Ai movimenti solitari di chi offre e di chi cerca casa, corrisponde la crescente solitudine di chi una casa ce l’ha e dentro di essa si trova caricato degli oneri di cura di una persona fragile. La verticalizzazione delle famiglie riguarda la riduzione del numero dei suoi componenti, il suo assottigliamento, e spinge verso una crescente solitudine. Lo argomenta ampiamente uno studio recente con riferimento all’età anziana1.

I “prestatori di cura” familiare, i cosiddetti caregiver (ma gli inglesi parlano di “carer”), attraversano cambiamenti rilevanti, nelle dimensioni e nelle caratteristiche. Si tratta di persone che svolgono attività quotidiane di aiuto e sostegno a favore di un proprio familiare: perché in tenera età, perché portatore di disabilità, perché anziano fragile. Un esercito silente che Istat calcola in 7,3 milioni di persone, di cui 2,1 milioni prestano sostegno per 20 o più ore alla settimana.

Nella ricerca che abbiamo realizzato sul più esteso campione di caregiver lombardi (quasi duemila) impegnati ad assistere anziani non autosufficienti, abbiamo registrato conferme di dati in parte noti assieme a cambiamenti di rilievo. Tra i primi: un ruolo prevalentemente ricoperto da donne, di età media avanzata (60 anni), il cui impegno si protrae da tempo (nel 60% dei casi da più di due anni).

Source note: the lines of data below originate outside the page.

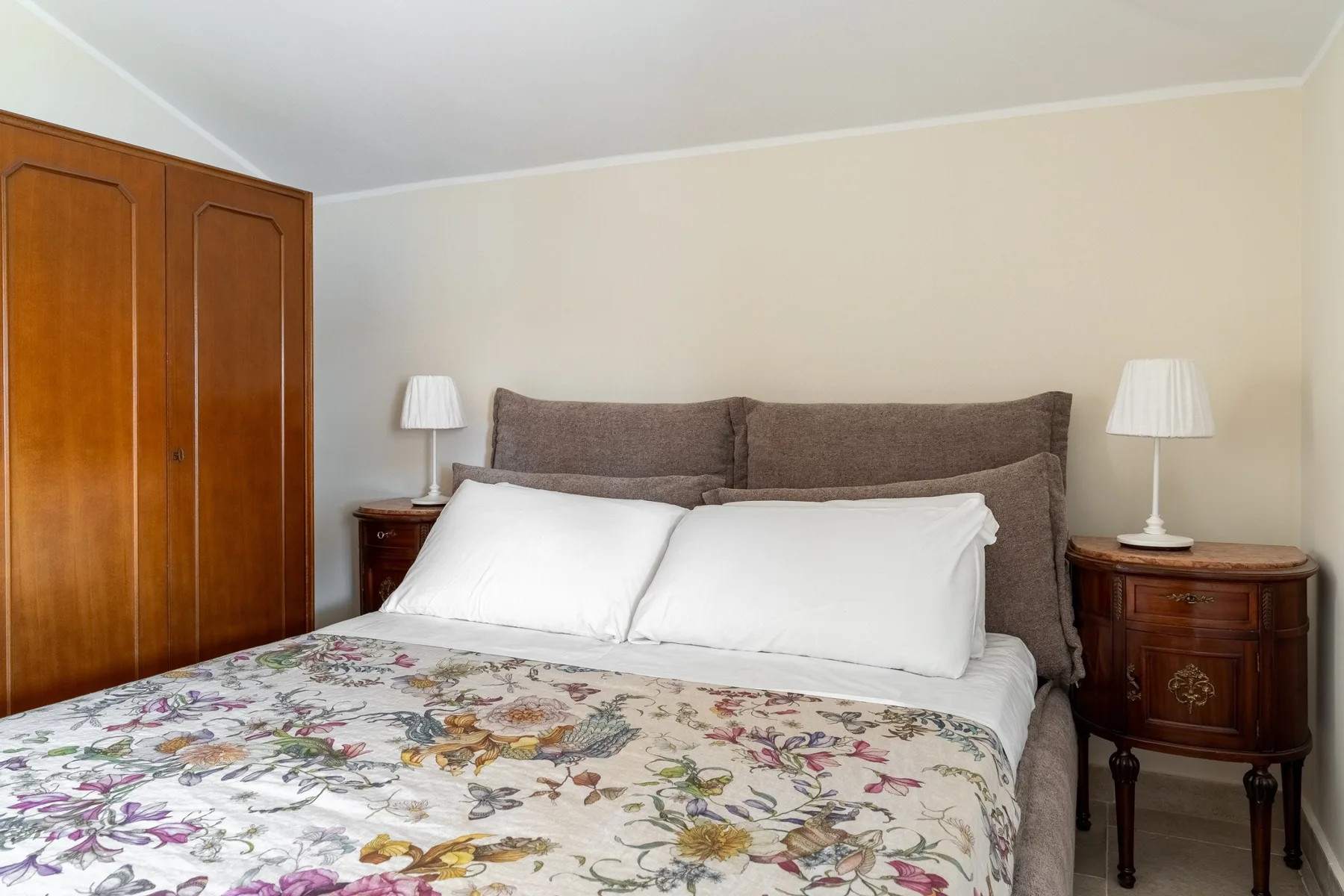 A bedroom with a bed covered in floral bedding and bedside tables.
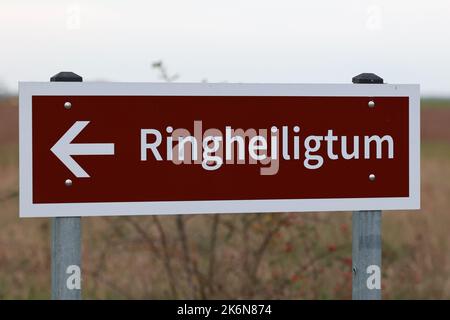 13. Oktober 2022, Sachsen-Anhalt, Pömmelte: Ein Wegweiser zeigt den Weg zum Ringheiligtum. Das rekonstruierte Ringheiligtum steht an der ursprünglichen Stelle. Das Ringheiligtum hat einen Durchmesser von 115 Metern und ist von einem Palisadenzaun aus 1800 Robinienstämmen umgeben. Pömmelte ist vergleichbar mit dem englischen Stonehenge - nur der Standort wurde aus Holz gebaut. Eine neun Meter hohe Aussichtsplattform bietet einen umfassenden Überblick. Das rund 4300 Jahre alte Ringheiligtum in Pömmelte-Zackmünde (Salzlandkreis) ist ein Touristenmagnet. Foto: Peter Gercke/dpa Stockfoto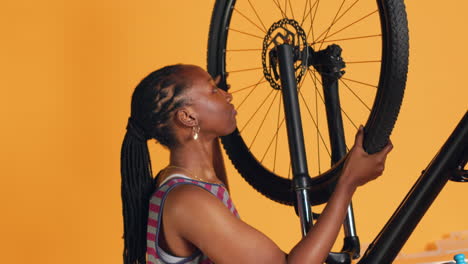 technician fixing faulty bicycle tires and servicing damaged rear derailleur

Il dato di novità riguarda quanto il carico di cura ricada su una sola persona o viene viceversa condiviso tra più familiari. Abbiamo messo a confronto il risultato con ricerche analoghe svolte tra il 2015 e il 20202. Come mostra la figura riportata, negli anni i caregiver risultano sempre più soli: l’aiuto prestato anche da altri familiari o conoscenti è calato dall’88% al 65% dei casi. La rete di aiuti si restringe via via, a seguito degli imponenti cambiamenti demografici nella struttura familiare. Una tendenza a rendere l’impegno di cura, quando c’è, sempre più solitario, destinata a diventare prevalente. Di questo i servizi pubblici dovranno sempre di più tenere conto.

Caregiver che condividono con altri il carico di cura, in Lombardia

Fonte: Osservatorio OveR, Acli Lombardia e Irs, 2023

  1. C. Ranci, M. Arlotti, G. Lamura, F. Martinelli (a cura di), La solitudine dei numeri ultimi. Invecchiare da soli nell’epoca della pandemia, Bologna, Il Mulino, 2023.
  2. Si veda Prospettive Sociali e Sanitarie, n. 3, 2021.